For the rest, I'm sorry your exploit is gone. Actually I'm not. Tough luck. Risk and reward is what makes games fun.
To quickly sum up the rest:
Guild recruiting changes are not a bad idea. There's nothing wrong with guilds being able to offer more information to potential recruits and allowing those potential recruits the ability to be better "consumers." Hopefully it can cut down on guild recruitment spam in chat channels but I doubt it.
I'm guessing changing the Orcs to Rujarkians is a graphics thing for improved performance.
I always like to see dungeon improvements but I have to quibble with the Obelisk one. That place is a farmer's heaven already - it doesn't need more.
I like the ability to change your character's style. Some of us have been playing for over a year already. And just like in real life, it's natural to want to change up your look a little.
The news of a new instanced raid zone is great. I don't know all the raid content in KoS. I only really know a portion of the Lab. But it seems, from what I hear, that this was sorely needed. And how can you argue with more content?

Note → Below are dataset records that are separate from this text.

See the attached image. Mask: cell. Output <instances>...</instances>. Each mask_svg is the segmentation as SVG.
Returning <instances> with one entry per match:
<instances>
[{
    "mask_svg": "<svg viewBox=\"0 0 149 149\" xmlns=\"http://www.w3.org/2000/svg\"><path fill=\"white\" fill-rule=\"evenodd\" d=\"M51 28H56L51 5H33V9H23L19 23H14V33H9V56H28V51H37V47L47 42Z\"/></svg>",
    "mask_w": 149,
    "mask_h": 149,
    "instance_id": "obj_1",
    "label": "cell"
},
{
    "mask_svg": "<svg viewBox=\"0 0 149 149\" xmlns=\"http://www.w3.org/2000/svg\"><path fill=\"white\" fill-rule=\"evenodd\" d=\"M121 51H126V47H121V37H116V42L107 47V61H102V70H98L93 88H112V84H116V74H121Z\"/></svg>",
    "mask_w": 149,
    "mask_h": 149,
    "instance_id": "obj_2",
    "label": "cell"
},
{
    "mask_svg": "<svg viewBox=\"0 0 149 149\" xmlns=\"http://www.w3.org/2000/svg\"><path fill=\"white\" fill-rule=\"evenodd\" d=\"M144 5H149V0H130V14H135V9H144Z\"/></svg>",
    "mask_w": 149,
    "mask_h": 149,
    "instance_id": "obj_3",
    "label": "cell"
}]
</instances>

Well, that's it for the update but I did want to "review" SOE's April Fool's attempt. Last year Blizzard took a shot at SOE with its franky hilarious Pandaren Express parody of /pizza. SOE came back with a somewhat weak self-parody in response. Not that funny, but it was quickly written and they took the high road by linking to Blizzard.
This year we have this. Nothing there was laugh-out-loud hilarious but it was funny (especially the submissions). I also give points for the following:
1. Effort: If you read the rules there are a ton of jokes hidden there. Great job by whoever wrote that section.
2. Self-Parody: I like that they made fun of their own Quest for Antonia.
3. Music: I missed this at first because I had the volume off. But Sela mentioned the music in this thread so I checked it out. And the music did make it funnier.
So, all in all, a nice job. If you read some of the other April Fools stuff in the gaming world, this is a notch above most of them.